LoqiRoam · 旅日記
音の余白を拾う
ものづくり、古い商人町、科学、寺と商店街、木々の静けさを音の流れでつないだ名古屋の散歩。
名古屋の出発点から、まずものづくりの記憶へ歩いた。動力や織機の展示を思い浮かべながら進むと、街は最初から無音ではなく、見えないリズムで動いているようだった。四間道では、堀川の舟運を支えた土蔵と石垣、細い路地に残る小さな祈りに出会った。道幅や建物の高さまで、過去の暮らしが音の輪郭をつくっている。

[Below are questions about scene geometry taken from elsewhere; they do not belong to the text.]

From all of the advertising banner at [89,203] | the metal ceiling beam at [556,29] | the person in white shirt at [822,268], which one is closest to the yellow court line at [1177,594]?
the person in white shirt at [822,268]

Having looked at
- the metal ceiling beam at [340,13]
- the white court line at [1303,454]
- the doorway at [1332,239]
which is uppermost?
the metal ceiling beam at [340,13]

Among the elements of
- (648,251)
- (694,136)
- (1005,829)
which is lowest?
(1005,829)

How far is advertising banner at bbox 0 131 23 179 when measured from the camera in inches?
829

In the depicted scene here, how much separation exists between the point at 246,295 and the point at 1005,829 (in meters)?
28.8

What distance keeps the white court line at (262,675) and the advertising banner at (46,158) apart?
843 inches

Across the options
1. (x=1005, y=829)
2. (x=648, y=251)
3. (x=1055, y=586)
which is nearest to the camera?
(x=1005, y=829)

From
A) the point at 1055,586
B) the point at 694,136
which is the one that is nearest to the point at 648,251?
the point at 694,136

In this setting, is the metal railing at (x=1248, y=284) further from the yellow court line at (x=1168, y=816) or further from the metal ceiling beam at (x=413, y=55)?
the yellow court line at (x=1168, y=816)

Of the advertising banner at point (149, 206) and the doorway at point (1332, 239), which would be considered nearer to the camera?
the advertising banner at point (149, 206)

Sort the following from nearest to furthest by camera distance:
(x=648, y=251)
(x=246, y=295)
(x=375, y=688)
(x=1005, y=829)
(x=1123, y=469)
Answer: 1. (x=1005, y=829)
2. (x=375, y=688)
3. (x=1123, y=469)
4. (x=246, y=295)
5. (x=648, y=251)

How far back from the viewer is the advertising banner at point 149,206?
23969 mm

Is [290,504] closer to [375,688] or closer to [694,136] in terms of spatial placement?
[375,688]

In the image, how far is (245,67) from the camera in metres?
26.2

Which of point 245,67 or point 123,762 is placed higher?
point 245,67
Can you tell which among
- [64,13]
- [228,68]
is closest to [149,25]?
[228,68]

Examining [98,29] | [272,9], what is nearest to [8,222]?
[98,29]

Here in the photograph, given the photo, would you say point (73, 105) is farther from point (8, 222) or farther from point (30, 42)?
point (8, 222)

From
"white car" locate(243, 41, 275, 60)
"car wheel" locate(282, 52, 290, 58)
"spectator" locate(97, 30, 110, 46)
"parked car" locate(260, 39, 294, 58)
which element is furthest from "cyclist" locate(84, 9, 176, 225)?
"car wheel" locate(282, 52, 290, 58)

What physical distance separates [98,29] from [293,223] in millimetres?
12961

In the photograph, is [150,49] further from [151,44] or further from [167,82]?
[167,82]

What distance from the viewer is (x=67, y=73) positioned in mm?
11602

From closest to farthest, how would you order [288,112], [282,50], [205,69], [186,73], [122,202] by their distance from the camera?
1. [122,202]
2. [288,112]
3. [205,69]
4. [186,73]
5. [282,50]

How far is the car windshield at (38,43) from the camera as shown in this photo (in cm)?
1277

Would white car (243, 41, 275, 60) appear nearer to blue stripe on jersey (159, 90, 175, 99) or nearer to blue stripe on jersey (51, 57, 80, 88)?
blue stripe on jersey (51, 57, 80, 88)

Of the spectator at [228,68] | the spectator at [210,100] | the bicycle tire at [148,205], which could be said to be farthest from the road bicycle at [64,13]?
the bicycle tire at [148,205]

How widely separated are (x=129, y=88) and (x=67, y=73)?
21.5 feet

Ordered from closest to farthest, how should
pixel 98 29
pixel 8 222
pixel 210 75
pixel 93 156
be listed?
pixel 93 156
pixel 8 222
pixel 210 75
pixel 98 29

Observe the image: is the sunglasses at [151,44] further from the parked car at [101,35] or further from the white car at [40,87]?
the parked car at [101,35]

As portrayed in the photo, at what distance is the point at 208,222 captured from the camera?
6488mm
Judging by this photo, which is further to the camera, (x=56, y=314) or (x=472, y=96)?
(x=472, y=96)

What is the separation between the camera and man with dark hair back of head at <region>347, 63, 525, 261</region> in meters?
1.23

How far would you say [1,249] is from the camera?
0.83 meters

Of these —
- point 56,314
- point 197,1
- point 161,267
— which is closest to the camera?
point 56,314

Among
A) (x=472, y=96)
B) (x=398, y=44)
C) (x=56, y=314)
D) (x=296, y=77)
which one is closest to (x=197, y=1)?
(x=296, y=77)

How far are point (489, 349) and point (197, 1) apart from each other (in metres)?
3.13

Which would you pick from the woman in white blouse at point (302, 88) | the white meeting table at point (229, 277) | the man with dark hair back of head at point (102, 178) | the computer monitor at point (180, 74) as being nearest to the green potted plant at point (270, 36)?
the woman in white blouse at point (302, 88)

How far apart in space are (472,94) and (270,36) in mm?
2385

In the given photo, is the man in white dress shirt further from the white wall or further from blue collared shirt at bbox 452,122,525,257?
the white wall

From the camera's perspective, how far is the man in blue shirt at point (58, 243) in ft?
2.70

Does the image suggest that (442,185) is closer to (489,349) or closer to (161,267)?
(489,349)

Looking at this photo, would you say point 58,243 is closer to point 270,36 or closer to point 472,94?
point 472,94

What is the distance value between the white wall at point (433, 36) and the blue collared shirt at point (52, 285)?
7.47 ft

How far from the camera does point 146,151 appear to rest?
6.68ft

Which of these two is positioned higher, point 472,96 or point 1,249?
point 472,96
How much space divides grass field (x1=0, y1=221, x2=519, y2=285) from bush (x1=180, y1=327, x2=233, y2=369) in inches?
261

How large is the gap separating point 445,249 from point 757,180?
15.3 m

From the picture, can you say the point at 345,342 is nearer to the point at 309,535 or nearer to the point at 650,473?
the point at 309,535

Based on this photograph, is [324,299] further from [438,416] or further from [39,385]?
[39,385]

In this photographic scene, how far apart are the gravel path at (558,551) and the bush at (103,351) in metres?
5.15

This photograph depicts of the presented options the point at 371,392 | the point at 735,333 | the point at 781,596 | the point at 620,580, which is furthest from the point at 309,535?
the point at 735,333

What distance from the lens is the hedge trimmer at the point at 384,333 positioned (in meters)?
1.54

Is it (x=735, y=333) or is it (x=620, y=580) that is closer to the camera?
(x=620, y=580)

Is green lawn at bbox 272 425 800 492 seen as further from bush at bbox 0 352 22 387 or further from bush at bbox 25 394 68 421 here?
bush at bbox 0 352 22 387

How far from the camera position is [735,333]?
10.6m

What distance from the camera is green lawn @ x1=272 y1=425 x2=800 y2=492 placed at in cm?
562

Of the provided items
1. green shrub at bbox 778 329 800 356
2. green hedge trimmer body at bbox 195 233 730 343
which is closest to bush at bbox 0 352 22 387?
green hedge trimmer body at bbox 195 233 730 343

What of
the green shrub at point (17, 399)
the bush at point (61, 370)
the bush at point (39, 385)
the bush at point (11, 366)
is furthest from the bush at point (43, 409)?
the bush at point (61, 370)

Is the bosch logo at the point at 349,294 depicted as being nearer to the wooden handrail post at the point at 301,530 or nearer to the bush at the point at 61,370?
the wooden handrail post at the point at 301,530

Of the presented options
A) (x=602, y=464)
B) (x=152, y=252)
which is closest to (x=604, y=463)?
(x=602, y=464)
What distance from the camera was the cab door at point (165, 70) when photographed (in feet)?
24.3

そこから白川公園へ移ると、巨大な球体の科学館が空の広さを連れてきた。大須では鐘の余韻を商店街の声へ重ね、旅は静けさだけを追うものではないと気づく。最後は鶴舞公園へ。人の気配を木々に預け、葉の擦れる音を聞きながら、今日の道がゆっくりほどけていった。
この旅の足跡
- 機械の展示なのに、耳に残ったのは動力の説明より、織機や自動車づくりの実演を想像させるリズムでした。産業の始まりが、こんなに身体的な音を持つとは意外です。
- 石垣の上に白い土蔵が連なり、道の幅そのものに火事の記憶が刻まれています。路地の屋根神や子守地蔵を見つけると、車の音が少し遠のきました。
- 白川公園の中で、巨大な球体を抱えた建物が空を切り分けています。科学館の展示を調べているうち、街の音まで観測対象にできそうだと思いました。
- 大須観音は名古屋城築城の際に現在地へ移されたと知り、境内の鐘の想像が商店街の呼び込みと重なりました。信仰と買い物の音が隣り合う不思議な場所です。
- 明治42年開園の鶴舞公園は、都心の音を木陰に薄めてくれます。店舗のある三つのエリアを抜けた先で、風と葉の擦れる音を終着に選びました。